▶ [Task details]
Everything in the listing below should be repeated exactly, apart from the pictures.

▶ [Data records]
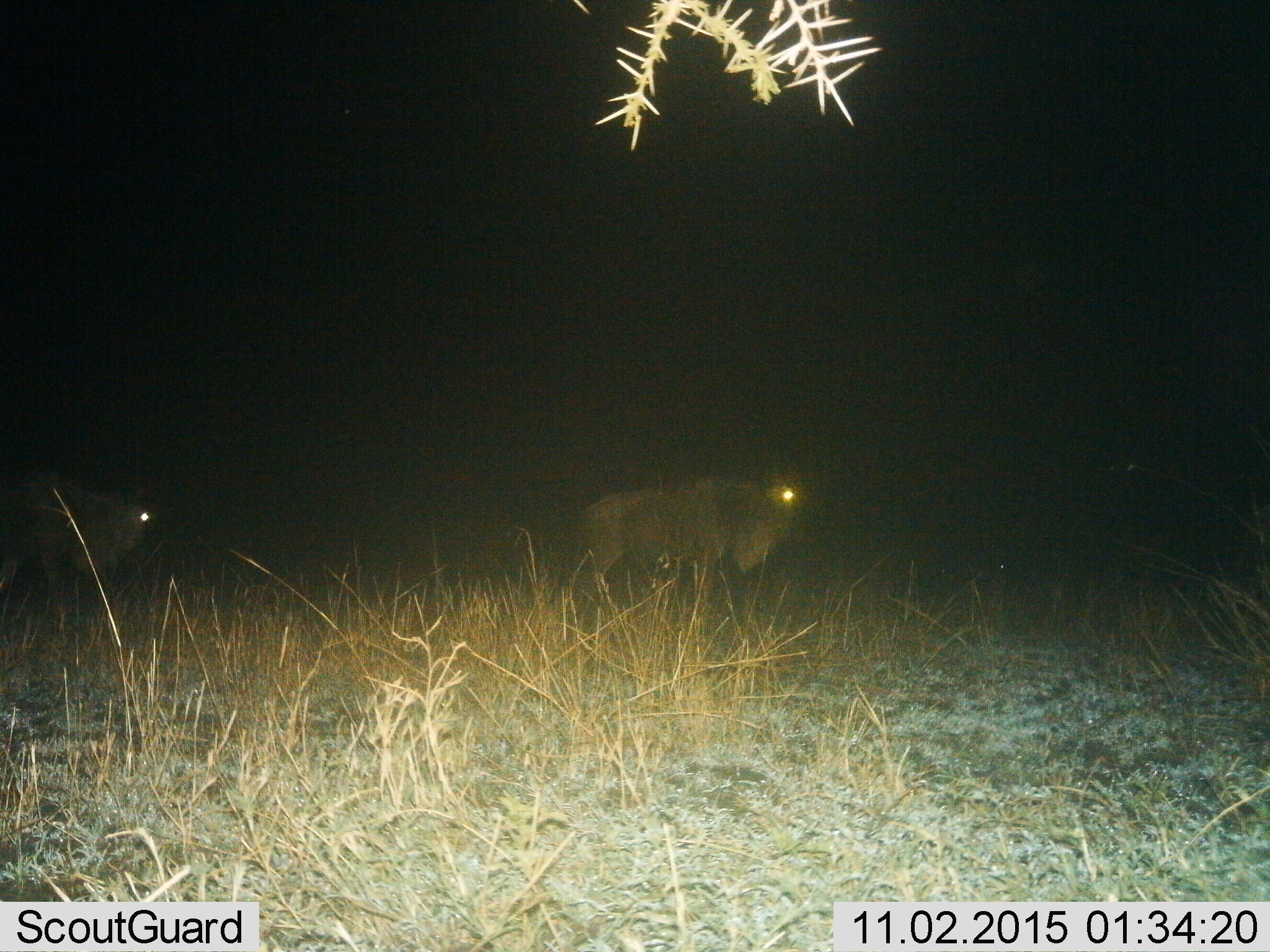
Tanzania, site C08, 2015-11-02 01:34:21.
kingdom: Animalia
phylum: Chordata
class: Mammalia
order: Artiodactyla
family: Bovidae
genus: Connochaetes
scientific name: Connochaetes taurinus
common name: blue wildebeest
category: wildebeest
Wildebeest (blue wildebeest) (Connochaetes taurinus), count 2. Behavior (volunteer vote fractions): standing 40%, resting 0%, moving 60%, interacting 0%. Young present (vote fraction): 0%. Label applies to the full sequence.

▶ [Problem solution]
Tanzania, site C08, 2015-11-02 01:34:21.
kingdom: Animalia
phylum: Chordata
class: Mammalia
order: Artiodactyla
family: Bovidae
genus: Connochaetes
scientific name: Connochaetes taurinus
common name: blue wildebeest
category: wildebeest
Wildebeest (blue wildebeest) (Connochaetes taurinus), count 2. Behavior (volunteer vote fractions): standing 40%, resting 0%, moving 60%, interacting 0%. Young present (vote fraction): 0%. Label applies to the full sequence.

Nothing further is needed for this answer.